* GIVEN TASK 1
Please write out the part of the passage about evening walks in Taiwan that opens with the words containing "When we walk" and closes with "is very slender.".
* GIVEN TASK 2
In the passage about evening walks in Taiwan, which country is said to be the only rival to Taiwan's density of deliciousness?

* PASSAGE SHOWN
'''

When we walk outside in the early evenings, I am delighted, enthralled, fulfilled by the plumeria trees and the scooters and the last light on the mountains. The swelling throngs of other walkers and joggers and families, the kids on bicycles and the fluffy poodles and the constant snacking. The snacks and the food–oh my god, the food. The little restaurants and street stands and shops peppering every unassuming alley. Taiwan has a density of deliciousness that is rivaled only by Thailand. Trust me, I’ve done the research. Side note–coming back has also confirmed my suspicion that East Asians have unusually high metabolisms. Despite the national obsession with fried chicken and calorie-rich bubble tea, the average Taiwanese person is very slender.

'''

* RECORDED INFORMATION
'''

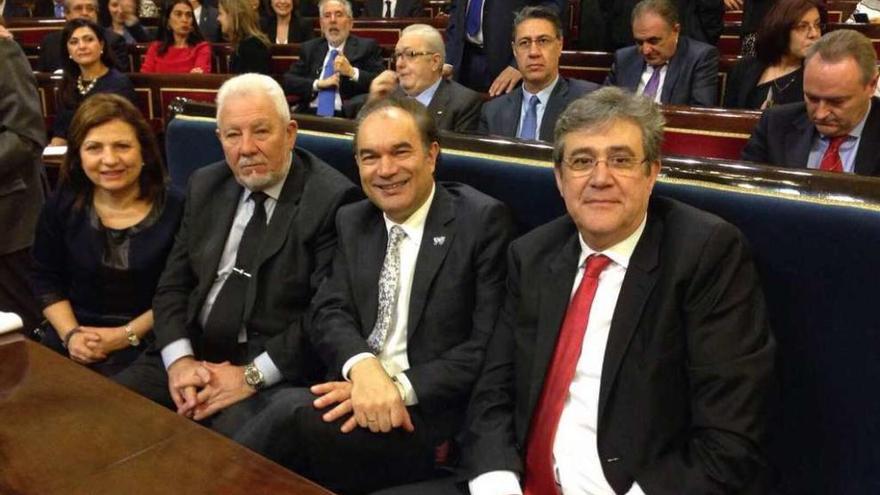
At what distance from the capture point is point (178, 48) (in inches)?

'''

* TASK SOLUTION 1
When we walk outside in the early evenings, I am delighted, enthralled, fulfilled by the plumeria trees and the scooters and the last light on the mountains. The swelling throngs of other walkers and joggers and families, the kids on bicycles and the fluffy poodles and the constant snacking. The snacks and the food–oh my god, the food. The little restaurants and street stands and shops peppering every unassuming alley. Taiwan has a density of deliciousness that is rivaled only by Thailand. Trust me, I’ve done the research. Side note–coming back has also confirmed my suspicion that East Asians have unusually high metabolisms. Despite the national obsession with fried chicken and calorie-rich bubble tea, the average Taiwanese person is very slender.

* TASK SOLUTION 2
Thailand